### GIVEN DATA
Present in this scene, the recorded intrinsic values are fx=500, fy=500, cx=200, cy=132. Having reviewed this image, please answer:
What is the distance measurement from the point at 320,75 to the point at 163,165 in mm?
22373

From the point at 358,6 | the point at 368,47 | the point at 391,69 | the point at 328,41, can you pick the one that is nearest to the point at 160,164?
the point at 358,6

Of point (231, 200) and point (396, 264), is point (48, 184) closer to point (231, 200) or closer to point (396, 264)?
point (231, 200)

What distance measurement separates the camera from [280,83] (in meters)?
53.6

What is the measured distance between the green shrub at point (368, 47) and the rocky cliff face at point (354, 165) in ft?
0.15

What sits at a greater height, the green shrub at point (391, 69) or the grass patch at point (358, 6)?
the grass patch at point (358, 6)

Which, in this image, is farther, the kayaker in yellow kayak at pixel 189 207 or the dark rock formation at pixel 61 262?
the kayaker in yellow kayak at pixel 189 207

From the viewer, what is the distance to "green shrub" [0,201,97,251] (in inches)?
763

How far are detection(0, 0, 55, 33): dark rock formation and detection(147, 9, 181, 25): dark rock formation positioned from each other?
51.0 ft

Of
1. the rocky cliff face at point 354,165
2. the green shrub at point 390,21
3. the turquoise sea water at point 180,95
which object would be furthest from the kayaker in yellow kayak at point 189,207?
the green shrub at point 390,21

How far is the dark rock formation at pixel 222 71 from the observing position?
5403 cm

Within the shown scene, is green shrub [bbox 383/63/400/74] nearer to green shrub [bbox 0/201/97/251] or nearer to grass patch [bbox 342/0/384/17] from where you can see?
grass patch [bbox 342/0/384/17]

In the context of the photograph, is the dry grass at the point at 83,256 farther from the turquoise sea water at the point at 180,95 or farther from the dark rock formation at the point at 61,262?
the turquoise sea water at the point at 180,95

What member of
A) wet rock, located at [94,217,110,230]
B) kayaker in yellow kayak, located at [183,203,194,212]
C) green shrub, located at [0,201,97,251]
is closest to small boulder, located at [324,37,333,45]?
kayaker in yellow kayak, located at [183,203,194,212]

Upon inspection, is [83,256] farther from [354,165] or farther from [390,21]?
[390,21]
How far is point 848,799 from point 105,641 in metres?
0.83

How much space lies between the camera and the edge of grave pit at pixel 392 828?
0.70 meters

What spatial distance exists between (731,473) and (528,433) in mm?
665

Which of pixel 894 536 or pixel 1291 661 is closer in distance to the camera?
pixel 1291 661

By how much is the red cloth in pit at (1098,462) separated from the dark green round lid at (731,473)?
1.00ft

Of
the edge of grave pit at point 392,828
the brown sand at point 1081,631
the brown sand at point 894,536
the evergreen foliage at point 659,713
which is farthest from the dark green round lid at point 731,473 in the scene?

### WHAT YOU WILL DO
Arrange the lines from the one containing "How far is point" through the end of the items as a Markdown table with the columns Row and Line, numbering each line and leaving out blank ones.

### THE ANSWER
| Row | Line |
|---|---|
| 1 | How far is point 848,799 from point 105,641 in metres? |
| 2 | 0.83 |
| 3 | How much space lies between the camera and the edge of grave pit at pixel 392 828? |
| 4 | 0.70 meters |
| 5 | What spatial distance exists between (731,473) and (528,433) in mm? |
| 6 | 665 |
| 7 | Which of pixel 894 536 or pixel 1291 661 is closer in distance to the camera? |
| 8 | pixel 1291 661 |
| 9 | By how much is the red cloth in pit at (1098,462) separated from the dark green round lid at (731,473)? |
| 10 | 1.00ft |
| 11 | Of |
| 12 | the edge of grave pit at point 392,828 |
| 13 | the brown sand at point 1081,631 |
| 14 | the brown sand at point 894,536 |
| 15 | the evergreen foliage at point 659,713 |
| 16 | which is farthest from the dark green round lid at point 731,473 in the scene? |